After I watched NY Ink and studying for finals and cooking dinner. It was time for some good old fashioned scripted television. I was watching a show on NBC. It was and hour long 'dramedy' about four couples I think. I say I think because it was kind of all over the place. I couldn't even tell if it took place in New York, LA or San Francisco. Truthfully, I wasn't really watching it. I was practicing my guitar and had it on in the background. Anyway, I have a point. I promise. There was one couple, who the husbands character was a tattoo artist. The wife had black hair and a raspy voice. They both wore leather cuffs on their wrists. I guess if I had been the costume designer I probably would have dressed them the same way, but since I wasn't, and I am actually married to a tattoo artist, I thought it was pretty typical.
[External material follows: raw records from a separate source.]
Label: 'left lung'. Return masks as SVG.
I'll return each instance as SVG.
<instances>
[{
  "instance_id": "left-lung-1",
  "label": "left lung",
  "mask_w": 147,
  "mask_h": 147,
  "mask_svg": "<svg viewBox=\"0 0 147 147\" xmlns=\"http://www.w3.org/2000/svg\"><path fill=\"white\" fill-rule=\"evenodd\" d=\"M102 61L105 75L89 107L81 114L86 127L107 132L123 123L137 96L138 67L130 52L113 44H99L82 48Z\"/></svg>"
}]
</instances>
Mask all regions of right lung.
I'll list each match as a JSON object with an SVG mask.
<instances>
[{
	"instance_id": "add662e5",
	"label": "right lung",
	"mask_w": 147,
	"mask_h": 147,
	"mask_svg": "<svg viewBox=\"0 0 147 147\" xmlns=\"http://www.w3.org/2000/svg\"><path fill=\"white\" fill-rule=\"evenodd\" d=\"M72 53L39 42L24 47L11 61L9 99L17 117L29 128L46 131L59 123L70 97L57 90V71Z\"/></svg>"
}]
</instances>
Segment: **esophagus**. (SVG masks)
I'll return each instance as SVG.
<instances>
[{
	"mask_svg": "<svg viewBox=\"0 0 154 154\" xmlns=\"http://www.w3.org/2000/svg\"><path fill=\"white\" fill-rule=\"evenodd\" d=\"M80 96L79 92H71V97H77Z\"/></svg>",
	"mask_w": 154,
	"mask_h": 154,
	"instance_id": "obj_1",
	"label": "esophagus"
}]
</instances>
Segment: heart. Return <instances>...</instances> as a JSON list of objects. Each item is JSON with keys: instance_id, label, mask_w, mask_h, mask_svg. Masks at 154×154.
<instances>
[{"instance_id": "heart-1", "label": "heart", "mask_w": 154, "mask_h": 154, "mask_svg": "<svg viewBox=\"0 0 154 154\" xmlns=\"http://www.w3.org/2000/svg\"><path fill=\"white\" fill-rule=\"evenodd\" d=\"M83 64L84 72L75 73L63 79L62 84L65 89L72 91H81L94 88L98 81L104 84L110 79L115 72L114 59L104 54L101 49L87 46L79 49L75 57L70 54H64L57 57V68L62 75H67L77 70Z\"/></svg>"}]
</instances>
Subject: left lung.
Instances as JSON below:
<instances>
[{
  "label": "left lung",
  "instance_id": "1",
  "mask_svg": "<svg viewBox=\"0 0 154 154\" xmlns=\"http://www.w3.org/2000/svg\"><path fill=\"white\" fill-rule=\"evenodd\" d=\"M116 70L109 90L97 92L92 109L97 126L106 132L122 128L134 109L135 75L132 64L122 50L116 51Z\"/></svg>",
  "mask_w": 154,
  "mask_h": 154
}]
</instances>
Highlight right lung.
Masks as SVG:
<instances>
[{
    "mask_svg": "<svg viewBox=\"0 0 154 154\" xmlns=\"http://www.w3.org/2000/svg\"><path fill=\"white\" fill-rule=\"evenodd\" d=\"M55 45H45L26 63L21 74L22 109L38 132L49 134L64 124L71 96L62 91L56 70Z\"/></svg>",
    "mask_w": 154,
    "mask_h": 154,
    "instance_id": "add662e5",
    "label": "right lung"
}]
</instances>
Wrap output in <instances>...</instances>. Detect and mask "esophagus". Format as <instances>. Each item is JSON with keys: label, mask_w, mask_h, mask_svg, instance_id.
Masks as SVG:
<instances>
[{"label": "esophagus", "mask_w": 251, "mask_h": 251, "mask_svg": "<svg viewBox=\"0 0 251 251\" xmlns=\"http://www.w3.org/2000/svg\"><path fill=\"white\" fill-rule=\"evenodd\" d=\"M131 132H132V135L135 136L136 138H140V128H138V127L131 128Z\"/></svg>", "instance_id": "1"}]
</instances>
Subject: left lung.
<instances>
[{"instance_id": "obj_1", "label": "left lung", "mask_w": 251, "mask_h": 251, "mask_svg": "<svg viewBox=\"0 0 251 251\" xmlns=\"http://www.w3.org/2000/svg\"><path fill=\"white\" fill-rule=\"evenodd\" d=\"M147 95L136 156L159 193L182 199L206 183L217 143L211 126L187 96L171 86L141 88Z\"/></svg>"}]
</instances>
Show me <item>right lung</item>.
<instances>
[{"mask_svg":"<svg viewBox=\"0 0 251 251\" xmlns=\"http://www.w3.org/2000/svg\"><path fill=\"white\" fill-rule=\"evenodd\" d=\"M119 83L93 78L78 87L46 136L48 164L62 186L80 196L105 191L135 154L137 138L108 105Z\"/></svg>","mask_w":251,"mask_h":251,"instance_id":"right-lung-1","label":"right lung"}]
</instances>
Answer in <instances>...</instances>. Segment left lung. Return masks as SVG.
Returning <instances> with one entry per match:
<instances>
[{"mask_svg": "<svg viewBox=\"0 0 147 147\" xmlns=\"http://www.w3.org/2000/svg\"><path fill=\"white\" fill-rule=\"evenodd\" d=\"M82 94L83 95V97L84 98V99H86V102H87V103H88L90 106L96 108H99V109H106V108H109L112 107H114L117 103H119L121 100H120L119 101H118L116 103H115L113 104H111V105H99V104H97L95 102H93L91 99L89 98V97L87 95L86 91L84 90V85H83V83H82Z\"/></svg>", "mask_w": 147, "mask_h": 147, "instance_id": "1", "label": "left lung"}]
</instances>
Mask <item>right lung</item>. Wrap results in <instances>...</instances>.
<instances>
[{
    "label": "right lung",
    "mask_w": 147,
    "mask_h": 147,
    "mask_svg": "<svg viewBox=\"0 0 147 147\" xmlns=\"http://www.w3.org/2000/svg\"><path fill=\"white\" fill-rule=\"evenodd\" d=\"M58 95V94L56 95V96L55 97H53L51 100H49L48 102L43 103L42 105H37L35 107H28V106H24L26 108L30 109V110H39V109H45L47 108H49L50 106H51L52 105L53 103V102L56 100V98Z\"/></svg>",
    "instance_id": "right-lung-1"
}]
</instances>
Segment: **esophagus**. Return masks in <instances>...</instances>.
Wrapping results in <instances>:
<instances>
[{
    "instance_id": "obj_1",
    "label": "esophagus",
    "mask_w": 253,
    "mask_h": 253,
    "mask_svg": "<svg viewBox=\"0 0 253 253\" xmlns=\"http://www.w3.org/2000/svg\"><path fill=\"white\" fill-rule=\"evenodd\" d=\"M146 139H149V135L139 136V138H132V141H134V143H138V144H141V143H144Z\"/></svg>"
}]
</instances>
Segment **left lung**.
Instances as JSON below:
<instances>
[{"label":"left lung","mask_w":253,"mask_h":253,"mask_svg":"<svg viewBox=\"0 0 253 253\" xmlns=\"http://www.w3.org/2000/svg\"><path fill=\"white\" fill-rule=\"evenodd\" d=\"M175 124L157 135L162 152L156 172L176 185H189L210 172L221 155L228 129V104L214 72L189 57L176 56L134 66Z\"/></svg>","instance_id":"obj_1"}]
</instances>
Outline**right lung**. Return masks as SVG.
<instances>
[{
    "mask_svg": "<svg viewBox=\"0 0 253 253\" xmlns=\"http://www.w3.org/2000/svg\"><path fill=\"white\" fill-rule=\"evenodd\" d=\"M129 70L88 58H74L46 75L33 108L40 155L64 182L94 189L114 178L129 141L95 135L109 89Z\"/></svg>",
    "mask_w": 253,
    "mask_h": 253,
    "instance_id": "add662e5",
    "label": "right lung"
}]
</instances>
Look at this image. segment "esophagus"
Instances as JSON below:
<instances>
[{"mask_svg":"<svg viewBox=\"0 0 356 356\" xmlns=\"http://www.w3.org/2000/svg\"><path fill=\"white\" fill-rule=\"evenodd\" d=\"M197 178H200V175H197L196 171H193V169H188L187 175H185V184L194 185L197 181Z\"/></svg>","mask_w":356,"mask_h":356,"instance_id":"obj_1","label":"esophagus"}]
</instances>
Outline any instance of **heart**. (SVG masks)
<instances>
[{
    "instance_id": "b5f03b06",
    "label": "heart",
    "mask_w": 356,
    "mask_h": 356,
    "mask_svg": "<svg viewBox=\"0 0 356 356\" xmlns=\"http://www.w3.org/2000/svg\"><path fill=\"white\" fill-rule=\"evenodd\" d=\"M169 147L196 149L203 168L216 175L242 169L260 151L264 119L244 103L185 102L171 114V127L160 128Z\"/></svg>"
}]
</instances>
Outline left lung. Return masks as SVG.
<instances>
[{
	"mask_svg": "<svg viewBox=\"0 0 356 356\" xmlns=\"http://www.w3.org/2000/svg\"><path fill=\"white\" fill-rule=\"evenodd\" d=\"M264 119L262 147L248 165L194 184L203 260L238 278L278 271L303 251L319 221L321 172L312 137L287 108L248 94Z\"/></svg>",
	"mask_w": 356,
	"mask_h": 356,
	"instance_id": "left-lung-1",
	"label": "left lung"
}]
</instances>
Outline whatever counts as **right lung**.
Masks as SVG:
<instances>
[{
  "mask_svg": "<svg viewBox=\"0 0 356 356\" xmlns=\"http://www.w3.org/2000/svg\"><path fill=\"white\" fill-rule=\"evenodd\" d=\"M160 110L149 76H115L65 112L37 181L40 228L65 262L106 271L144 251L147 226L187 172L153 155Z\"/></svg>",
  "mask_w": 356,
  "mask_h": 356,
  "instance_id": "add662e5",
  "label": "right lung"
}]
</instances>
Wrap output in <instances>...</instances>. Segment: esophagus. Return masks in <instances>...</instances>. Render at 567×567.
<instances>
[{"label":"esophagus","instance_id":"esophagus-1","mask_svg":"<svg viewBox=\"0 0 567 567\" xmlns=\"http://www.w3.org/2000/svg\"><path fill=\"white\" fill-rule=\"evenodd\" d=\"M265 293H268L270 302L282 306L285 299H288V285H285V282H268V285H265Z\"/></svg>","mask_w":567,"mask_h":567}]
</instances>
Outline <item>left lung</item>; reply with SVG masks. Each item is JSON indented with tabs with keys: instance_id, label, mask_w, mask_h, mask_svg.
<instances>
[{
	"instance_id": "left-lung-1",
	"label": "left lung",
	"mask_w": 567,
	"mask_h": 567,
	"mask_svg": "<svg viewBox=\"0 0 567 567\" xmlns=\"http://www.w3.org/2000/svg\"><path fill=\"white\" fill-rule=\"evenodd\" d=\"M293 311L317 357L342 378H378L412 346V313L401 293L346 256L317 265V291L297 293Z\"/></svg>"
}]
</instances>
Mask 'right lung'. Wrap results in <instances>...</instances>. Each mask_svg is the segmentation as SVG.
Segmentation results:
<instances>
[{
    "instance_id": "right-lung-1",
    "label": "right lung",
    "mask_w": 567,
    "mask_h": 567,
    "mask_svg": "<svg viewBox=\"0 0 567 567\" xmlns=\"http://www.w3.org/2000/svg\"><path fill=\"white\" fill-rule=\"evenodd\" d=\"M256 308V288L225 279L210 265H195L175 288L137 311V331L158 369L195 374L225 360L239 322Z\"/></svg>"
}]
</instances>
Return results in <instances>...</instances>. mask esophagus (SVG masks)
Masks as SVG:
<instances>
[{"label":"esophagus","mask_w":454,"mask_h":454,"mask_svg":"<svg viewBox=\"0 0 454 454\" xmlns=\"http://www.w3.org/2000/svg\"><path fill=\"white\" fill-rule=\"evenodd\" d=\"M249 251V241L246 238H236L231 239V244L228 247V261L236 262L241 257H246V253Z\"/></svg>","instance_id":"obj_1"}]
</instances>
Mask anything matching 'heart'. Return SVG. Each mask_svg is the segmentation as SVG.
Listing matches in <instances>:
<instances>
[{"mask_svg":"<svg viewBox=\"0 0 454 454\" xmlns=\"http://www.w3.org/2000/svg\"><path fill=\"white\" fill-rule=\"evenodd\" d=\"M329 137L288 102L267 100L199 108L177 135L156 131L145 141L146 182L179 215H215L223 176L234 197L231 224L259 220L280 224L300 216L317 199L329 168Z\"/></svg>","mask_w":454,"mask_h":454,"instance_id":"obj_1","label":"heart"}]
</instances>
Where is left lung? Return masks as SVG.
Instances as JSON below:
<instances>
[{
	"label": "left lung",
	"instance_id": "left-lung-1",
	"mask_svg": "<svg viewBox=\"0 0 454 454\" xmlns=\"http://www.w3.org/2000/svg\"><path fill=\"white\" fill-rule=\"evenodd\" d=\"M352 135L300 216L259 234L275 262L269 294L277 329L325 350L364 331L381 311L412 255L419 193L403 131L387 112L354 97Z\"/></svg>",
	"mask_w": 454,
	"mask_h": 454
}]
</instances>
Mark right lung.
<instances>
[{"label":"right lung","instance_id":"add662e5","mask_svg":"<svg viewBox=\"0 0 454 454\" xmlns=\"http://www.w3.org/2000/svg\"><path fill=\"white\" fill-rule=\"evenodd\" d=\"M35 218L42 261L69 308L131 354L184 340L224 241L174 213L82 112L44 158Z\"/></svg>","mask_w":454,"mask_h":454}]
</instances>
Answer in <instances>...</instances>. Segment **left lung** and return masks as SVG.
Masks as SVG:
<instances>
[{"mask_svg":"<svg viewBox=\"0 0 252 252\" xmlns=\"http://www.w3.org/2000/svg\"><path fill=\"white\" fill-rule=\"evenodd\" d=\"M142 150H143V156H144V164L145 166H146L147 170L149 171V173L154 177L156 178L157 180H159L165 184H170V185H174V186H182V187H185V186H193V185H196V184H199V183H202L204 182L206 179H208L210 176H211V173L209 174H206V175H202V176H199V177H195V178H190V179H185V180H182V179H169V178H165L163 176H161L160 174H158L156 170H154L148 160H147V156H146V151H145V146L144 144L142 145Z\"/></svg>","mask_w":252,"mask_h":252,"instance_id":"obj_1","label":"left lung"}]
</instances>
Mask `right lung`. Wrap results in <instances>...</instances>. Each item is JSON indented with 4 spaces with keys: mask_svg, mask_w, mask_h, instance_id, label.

Typical costume and casting. The man kept bringing up that he was a tattoo artist. Going so far as to point to the one tattoo he had on his arm (put there by the make up department), and even drawing a tattoo design to give to a girl he sat next to on the plane. As I watched this I sat and wondered. Is it so main stream now to be a tattoo artist that television is writing 'tattoo artist' as a character? For me I'm married to one so naturally many of my friends are tattoo artists and their wives, but is this true for people outside the tattoo industry? Or is it that now there are just so many tattooers in general. Has tattooing become as main stream as lawyer, doctor, barista? Cut to the commercial break. It was a commercial that said turkeys don't make good tattoo artists, they make good turkey burgers. Seriously? They even had the turkey doing a tattoo on a girl in a tattoo shop. What will they think of next?
As I sit here and write this I wonder. Is the old school of tattooing so old now that future generations of tattooers will only have the era of tattoos on television to base their careers on? What will the tattoo industry be like then? Will people's kids grow up will they want to buy tattoo equipment because they are bored and need a new hobby? I can't say.
But I can say this. If tattoos are so main stream now, than you can stop touching my tattoos when I'm in line at the grocery store, the mall, the post office, the bar, at a concert or anywhere else I may be.